Atmosphere of the Early Earth

The Earth's atmosphere has changed a lot since our planet formed. The present atmosphere is mostly made of nitrogen (N2) and oxygen (O2), but we know that O2 wasn't a major component of the atmosphere before about 2.5 billion years ago. Prior to that time, the atmosphere was probably mostly made out of N2 and CO2. However, there are no records of what the atmosphere was like during that time or earlier, so we have to rely on models to figure out what the atmosphere was made of in the earliest period of the planet (the time during which life first began). One way to approach this is to look at the kinds of materials that the Earth was made out of (e.g. meteorites) and try to calculate the composition of the atmospheres that they would produce when heated up, which simulates outgassing from a hot planetary interior.

Core Formation on super-Earths

Super-Earths - large rocky planets for which we have no analog in the Solar System - have much higher internal pressures than those found in the Earth. The effect of this higher pressure on the properties of mantle materials is mostly unconstrained, but may be significant. It's effect on viscosity may make mantle convection, and therefore heat transport and mantle outgassing, more sluggish. The high pressure may also effect chemistry in the deep interior which could hinder full interior differentiation into a silicate mantle and an iron core. Partitioning experiments at very high pressures indicate that the phase behavior that allows metal and silicate to separate during planetary differentiation may change behavior at pressures higher than those reached in the Earth's interior. Work on this issue is published in the Astrophysical Journal.

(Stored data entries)
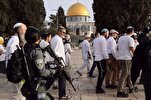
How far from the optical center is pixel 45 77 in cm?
563

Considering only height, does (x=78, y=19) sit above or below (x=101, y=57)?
above

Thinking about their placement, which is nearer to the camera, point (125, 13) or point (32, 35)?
point (32, 35)

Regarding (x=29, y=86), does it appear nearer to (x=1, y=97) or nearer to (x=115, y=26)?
(x=1, y=97)

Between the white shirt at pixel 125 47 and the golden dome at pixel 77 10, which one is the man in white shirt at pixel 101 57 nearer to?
the white shirt at pixel 125 47

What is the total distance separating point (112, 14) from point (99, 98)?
129ft

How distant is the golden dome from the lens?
413 ft

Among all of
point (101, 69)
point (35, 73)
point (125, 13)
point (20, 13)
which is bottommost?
point (101, 69)

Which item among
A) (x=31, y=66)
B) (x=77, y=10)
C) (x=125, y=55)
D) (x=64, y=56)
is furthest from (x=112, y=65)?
(x=77, y=10)

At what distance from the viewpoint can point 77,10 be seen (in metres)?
126

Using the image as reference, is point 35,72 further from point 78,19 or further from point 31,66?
point 78,19

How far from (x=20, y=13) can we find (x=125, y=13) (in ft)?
56.2

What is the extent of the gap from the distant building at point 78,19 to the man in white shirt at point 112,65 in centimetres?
11348

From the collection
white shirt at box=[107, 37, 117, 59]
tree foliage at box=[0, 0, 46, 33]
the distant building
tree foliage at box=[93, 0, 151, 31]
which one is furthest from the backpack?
the distant building

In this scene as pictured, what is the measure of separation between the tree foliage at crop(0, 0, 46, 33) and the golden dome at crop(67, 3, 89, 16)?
59.0 m
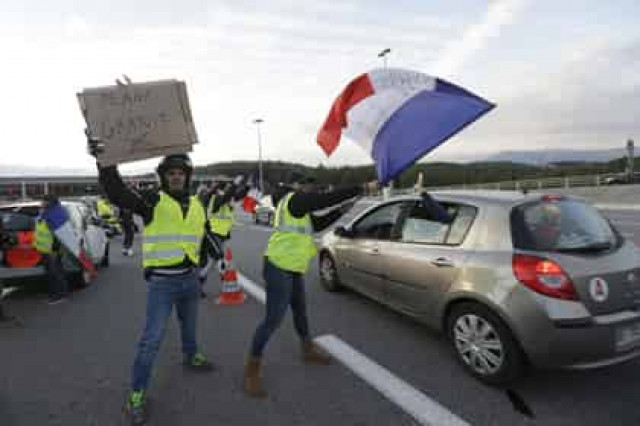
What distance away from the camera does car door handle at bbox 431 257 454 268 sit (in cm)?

TASK OBJECTIVE: Give the part of the text on the early Earth's atmosphere from "Atmosphere of the" to "hot planetary interior." again, with "meteorites" changed to "asteroids".

OUTPUT OF THE EXERCISE:
Atmosphere of the Early Earth

The Earth's atmosphere has changed a lot since our planet formed. The present atmosphere is mostly made of nitrogen (N2) and oxygen (O2), but we know that O2 wasn't a major component of the atmosphere before about 2.5 billion years ago. Prior to that time, the atmosphere was probably mostly made out of N2 and CO2. However, there are no records of what the atmosphere was like during that time or earlier, so we have to rely on models to figure out what the atmosphere was made of in the earliest period of the planet (the time during which life first began). One way to approach this is to look at the kinds of materials that the Earth was made out of (e.g. asteroids) and try to calculate the composition of the atmospheres that they would produce when heated up, which simulates outgassing from a hot planetary interior.